To do -
Continue the text on comparing NoSQL database models from where it stops.

Quoted text -
Comparing NoSQL Models: A Guide for Selecting the Best-fitting Database Model
In the last article, I did a literature review defining the origin of SQL, NoSQL, and NewSQL. I also went over the important theorems and properties that could help in the categorization and comparison of the different types of databases. If you haven’t read that article yet, I highly recommend you to go over it: SQL vs NoSQL vs NewSQL: An In-depth Literature Review. In this article, we will build upon those concepts and learn how to categorize NoSQL databases based on the type of data we intend to store.
Tackling the Data Variety
Variety is one of defining aspects, the 7 Vs, of Big Data. It refers to the diverse, complex, and unstructured nature of the data generated by new channels and emerging technologies, such as social media, IoT, mobile devices, and online advertising. A majority of these processes generate semi-structured or unstructured data. This includes tabular data (databases), hierarchical data, documents, XML, emails, blogs, instant messaging, click streams, log files, data metering, images, audio, video, and information about share rates (stock ticker), financial transactions, etc 1.
NoSQL provides a simple and flexible technology for the storage and retrieval of such data. This new DBMS drops the structure, entity relationships, and most of the other principles of the ACID (Atomicity, Consistency, Isolation, Durability) model. Instead, it proposes a more flexible model named Basic Availability Soft State Eventual Consistency (BASE).
NoSQL Database Models
The most commonly employed distinction between NoSQL databases is the way they store and allow access to data. While Relational databases require all data to neatly fit into tables, NoSQL offers different database solutions for specific contexts without having to use a specific schema. The “one size fits all” approach of relational databases no longer applies.
According to the classification on the NoSQL database official website 2, there are 15 categories of NoSQL databases. This classification is based on the logical organization of the data (also called data models), meaning the way the data are stored in the database. Its query model specifies how to retrieve and update the data. There are hundreds of readily available NoSQL databases, and each has different use case scenarios. They are usually divided into four categories, according to their data model and storage: Key-Value Stores, Document Stores, Column Stores, and Graph databases.

Provided data -
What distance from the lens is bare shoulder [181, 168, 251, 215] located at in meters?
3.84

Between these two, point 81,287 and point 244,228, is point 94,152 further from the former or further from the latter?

Output for this task -
As the name suggests a key-value store consists of a set of key-value pairs with unique keys. The data is stored and accessed using keys and almost all queries are key lookup based. Key-value stores do not assume the structure of the stored data, meaning that both the key and the value can be of any structure and NoSQL has no information on the data; it just delivers the data based on the key.
If the use-case requires any assumptions about the structure of the stored data, it has to be implicitly encoded in the application logic (i.e. schema-on-read), and not explicitly defined through a data definition language (i.e. schema-on-write) 3. These stores do not support operations beyond the get-put operations-based CRUD (Create, Read, Update, Delete), and their model can be likened to a distributed hash table. They also usually do not support composite keys and secondary indexes. A logical data structure that can contain any number of key-value pairs is called a namespace.
Key-value stores commonly apply a hashing function to the key to obtain a specific node of the physical network where the value will be finally stored. To allow easy addition and/or removal of nodes, several databases take advantage of the concept of Consistent Hashing. Amazon’s DynamoDB made further improvements in this partitioning scheme by introducing virtual nodes. Similar to Consistent Hashing, some databases like Membase/CouchBase use Virtual Buckets or vBuckets to overcome the problem of redistributing keys when a node is added or removed.
Figure: A simple key-value store example for serving static web content.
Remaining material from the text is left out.